Required task » Copy the entire listing below word for word, keeping every number, bracket and punctuation mark unchanged.

Provided records »
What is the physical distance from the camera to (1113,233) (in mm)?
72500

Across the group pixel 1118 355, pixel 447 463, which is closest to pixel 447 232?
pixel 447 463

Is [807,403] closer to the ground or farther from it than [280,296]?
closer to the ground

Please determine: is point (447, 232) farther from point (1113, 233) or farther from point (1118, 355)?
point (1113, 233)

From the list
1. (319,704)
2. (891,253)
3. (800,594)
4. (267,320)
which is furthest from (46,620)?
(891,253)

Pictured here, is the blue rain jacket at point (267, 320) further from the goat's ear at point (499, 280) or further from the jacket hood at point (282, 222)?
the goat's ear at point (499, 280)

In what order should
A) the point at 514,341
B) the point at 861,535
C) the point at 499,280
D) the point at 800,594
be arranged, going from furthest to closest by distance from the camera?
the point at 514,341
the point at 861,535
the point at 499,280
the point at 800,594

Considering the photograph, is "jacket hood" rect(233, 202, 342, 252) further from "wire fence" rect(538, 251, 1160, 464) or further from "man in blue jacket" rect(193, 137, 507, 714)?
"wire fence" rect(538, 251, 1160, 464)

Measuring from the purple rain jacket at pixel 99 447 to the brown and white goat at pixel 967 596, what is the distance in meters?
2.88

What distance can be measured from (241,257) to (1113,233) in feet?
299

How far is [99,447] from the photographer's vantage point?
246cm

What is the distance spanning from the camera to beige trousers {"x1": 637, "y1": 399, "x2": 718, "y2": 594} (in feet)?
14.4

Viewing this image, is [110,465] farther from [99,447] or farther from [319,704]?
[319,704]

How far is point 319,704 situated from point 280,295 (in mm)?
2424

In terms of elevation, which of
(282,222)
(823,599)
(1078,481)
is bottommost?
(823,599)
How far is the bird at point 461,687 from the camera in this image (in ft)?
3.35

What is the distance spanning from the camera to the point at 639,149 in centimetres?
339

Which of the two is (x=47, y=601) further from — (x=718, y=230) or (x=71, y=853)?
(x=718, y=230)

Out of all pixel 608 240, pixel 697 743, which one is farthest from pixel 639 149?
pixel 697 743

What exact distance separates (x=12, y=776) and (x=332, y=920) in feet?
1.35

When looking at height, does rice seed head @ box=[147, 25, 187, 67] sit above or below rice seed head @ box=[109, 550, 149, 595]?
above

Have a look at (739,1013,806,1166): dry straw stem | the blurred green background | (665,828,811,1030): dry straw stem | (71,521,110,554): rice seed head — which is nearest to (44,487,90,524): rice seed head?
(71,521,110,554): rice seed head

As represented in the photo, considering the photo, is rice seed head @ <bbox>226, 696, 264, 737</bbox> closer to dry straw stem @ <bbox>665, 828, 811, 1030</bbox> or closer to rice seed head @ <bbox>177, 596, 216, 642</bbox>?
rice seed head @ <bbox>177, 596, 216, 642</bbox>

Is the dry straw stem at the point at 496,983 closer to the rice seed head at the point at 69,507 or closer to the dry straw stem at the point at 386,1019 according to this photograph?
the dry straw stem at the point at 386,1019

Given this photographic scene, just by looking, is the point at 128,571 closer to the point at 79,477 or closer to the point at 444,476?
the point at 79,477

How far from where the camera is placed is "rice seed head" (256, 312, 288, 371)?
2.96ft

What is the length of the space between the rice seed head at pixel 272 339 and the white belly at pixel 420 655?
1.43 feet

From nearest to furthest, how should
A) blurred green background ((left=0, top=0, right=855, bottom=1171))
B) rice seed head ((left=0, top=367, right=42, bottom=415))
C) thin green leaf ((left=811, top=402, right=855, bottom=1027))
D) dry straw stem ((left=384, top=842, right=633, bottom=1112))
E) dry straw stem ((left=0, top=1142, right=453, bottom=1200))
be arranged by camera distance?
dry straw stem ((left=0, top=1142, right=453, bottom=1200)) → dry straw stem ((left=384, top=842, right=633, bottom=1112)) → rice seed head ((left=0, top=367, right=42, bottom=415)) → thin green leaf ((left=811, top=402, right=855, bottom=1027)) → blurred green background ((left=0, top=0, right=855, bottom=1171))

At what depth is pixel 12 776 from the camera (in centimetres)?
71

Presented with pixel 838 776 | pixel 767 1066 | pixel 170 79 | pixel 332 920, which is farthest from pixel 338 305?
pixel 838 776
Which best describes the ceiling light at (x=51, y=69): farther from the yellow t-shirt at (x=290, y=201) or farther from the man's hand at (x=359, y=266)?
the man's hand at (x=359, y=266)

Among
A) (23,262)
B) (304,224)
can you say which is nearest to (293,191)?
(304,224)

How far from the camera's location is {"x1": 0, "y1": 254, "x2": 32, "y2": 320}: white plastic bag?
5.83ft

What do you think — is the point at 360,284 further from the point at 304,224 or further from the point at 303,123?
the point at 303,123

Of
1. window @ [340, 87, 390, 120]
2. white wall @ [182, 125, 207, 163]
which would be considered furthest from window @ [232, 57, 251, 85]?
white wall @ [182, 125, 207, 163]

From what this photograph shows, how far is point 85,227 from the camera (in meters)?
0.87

Written solution »
What is the physical distance from the camera to (1113,233) (in mm)?
72500

Across the group pixel 1118 355, pixel 447 463, which is closest to pixel 447 232?
pixel 447 463

Is [807,403] closer to the ground or farther from it than [280,296]?
closer to the ground

Please determine: is point (447, 232) farther from point (1113, 233) or farther from point (1118, 355)?
point (1113, 233)

From the list
1. (319,704)
2. (891,253)
3. (800,594)
4. (267,320)
which is furthest from (46,620)?
(891,253)

Pictured here, is the blue rain jacket at point (267, 320) further from the goat's ear at point (499, 280) or further from the jacket hood at point (282, 222)?
the goat's ear at point (499, 280)

In what order should
A) the point at 514,341
B) the point at 861,535
C) the point at 499,280
D) the point at 800,594
be arranged, going from furthest to closest by distance from the camera?
the point at 514,341
the point at 861,535
the point at 499,280
the point at 800,594

Considering the photograph, is "jacket hood" rect(233, 202, 342, 252) further from "wire fence" rect(538, 251, 1160, 464) or further from "man in blue jacket" rect(193, 137, 507, 714)?
"wire fence" rect(538, 251, 1160, 464)

Measuring from the purple rain jacket at pixel 99 447 to the brown and white goat at pixel 967 596, what is the distance in meters?
2.88

What distance can be measured from (241,257) to (1113,233) in feet?
299

How far is [99,447] from the photographer's vantage point?
246cm

What is the distance spanning from the camera to beige trousers {"x1": 637, "y1": 399, "x2": 718, "y2": 594} (in feet)?
14.4

Viewing this image, is [110,465] farther from [99,447] or farther from [319,704]?
[319,704]

How far is point 319,704 situated from point 280,295 (in mm)?
2424

In terms of elevation, which of
(282,222)
(823,599)
(1078,481)
is bottommost?
(823,599)
How far is the bird at point 461,687 from the camera in this image (in ft)?
3.35

What is the distance spanning from the camera to the point at 639,149 in centimetres?
339

Which of the two is (x=47, y=601) further from — (x=718, y=230) or (x=71, y=853)?
(x=718, y=230)

Out of all pixel 608 240, pixel 697 743, which one is farthest from pixel 639 149?
pixel 697 743

What exact distance separates (x=12, y=776) and (x=332, y=920) in feet?
1.35

When looking at height, does rice seed head @ box=[147, 25, 187, 67] sit above or below rice seed head @ box=[109, 550, 149, 595]?
above

Have a look at (739,1013,806,1166): dry straw stem | the blurred green background | (665,828,811,1030): dry straw stem | (71,521,110,554): rice seed head — which is nearest to (44,487,90,524): rice seed head?
(71,521,110,554): rice seed head

As represented in the photo, considering the photo, is rice seed head @ <bbox>226, 696, 264, 737</bbox> closer to dry straw stem @ <bbox>665, 828, 811, 1030</bbox> or closer to rice seed head @ <bbox>177, 596, 216, 642</bbox>?
rice seed head @ <bbox>177, 596, 216, 642</bbox>

Is the dry straw stem at the point at 496,983 closer to the rice seed head at the point at 69,507 or closer to the dry straw stem at the point at 386,1019 according to this photograph?
the dry straw stem at the point at 386,1019

Given this photographic scene, just by looking, is the point at 128,571 closer to the point at 79,477 or closer to the point at 444,476?
the point at 79,477

How far from where the camera is placed is "rice seed head" (256, 312, 288, 371)?
2.96ft

What is the length of the space between the rice seed head at pixel 272 339 and the white belly at pixel 420 655?
1.43 feet

From nearest to furthest, how should
A) blurred green background ((left=0, top=0, right=855, bottom=1171))
B) rice seed head ((left=0, top=367, right=42, bottom=415))
C) thin green leaf ((left=811, top=402, right=855, bottom=1027))
D) dry straw stem ((left=384, top=842, right=633, bottom=1112))
E) dry straw stem ((left=0, top=1142, right=453, bottom=1200))
be arranged by camera distance?
dry straw stem ((left=0, top=1142, right=453, bottom=1200)) → dry straw stem ((left=384, top=842, right=633, bottom=1112)) → rice seed head ((left=0, top=367, right=42, bottom=415)) → thin green leaf ((left=811, top=402, right=855, bottom=1027)) → blurred green background ((left=0, top=0, right=855, bottom=1171))

At what depth is pixel 12 776 from the camera (in centimetres)?
71

Presented with pixel 838 776 | pixel 767 1066 | pixel 170 79 | pixel 332 920, which is farthest from pixel 338 305?
pixel 838 776
Which best describes the ceiling light at (x=51, y=69): farther from the yellow t-shirt at (x=290, y=201) or farther from the man's hand at (x=359, y=266)?
the man's hand at (x=359, y=266)

Among
A) (23,262)
B) (304,224)
can you say which is nearest to (293,191)?
(304,224)

How far from the camera's location is {"x1": 0, "y1": 254, "x2": 32, "y2": 320}: white plastic bag?
5.83ft

What do you think — is the point at 360,284 further from the point at 304,224 or further from the point at 303,123?
the point at 303,123

Of
1. window @ [340, 87, 390, 120]
2. white wall @ [182, 125, 207, 163]
which would be considered furthest from window @ [232, 57, 251, 85]?
white wall @ [182, 125, 207, 163]

From what this photograph shows, how far is point 85,227 from the camera (in meters)?
0.87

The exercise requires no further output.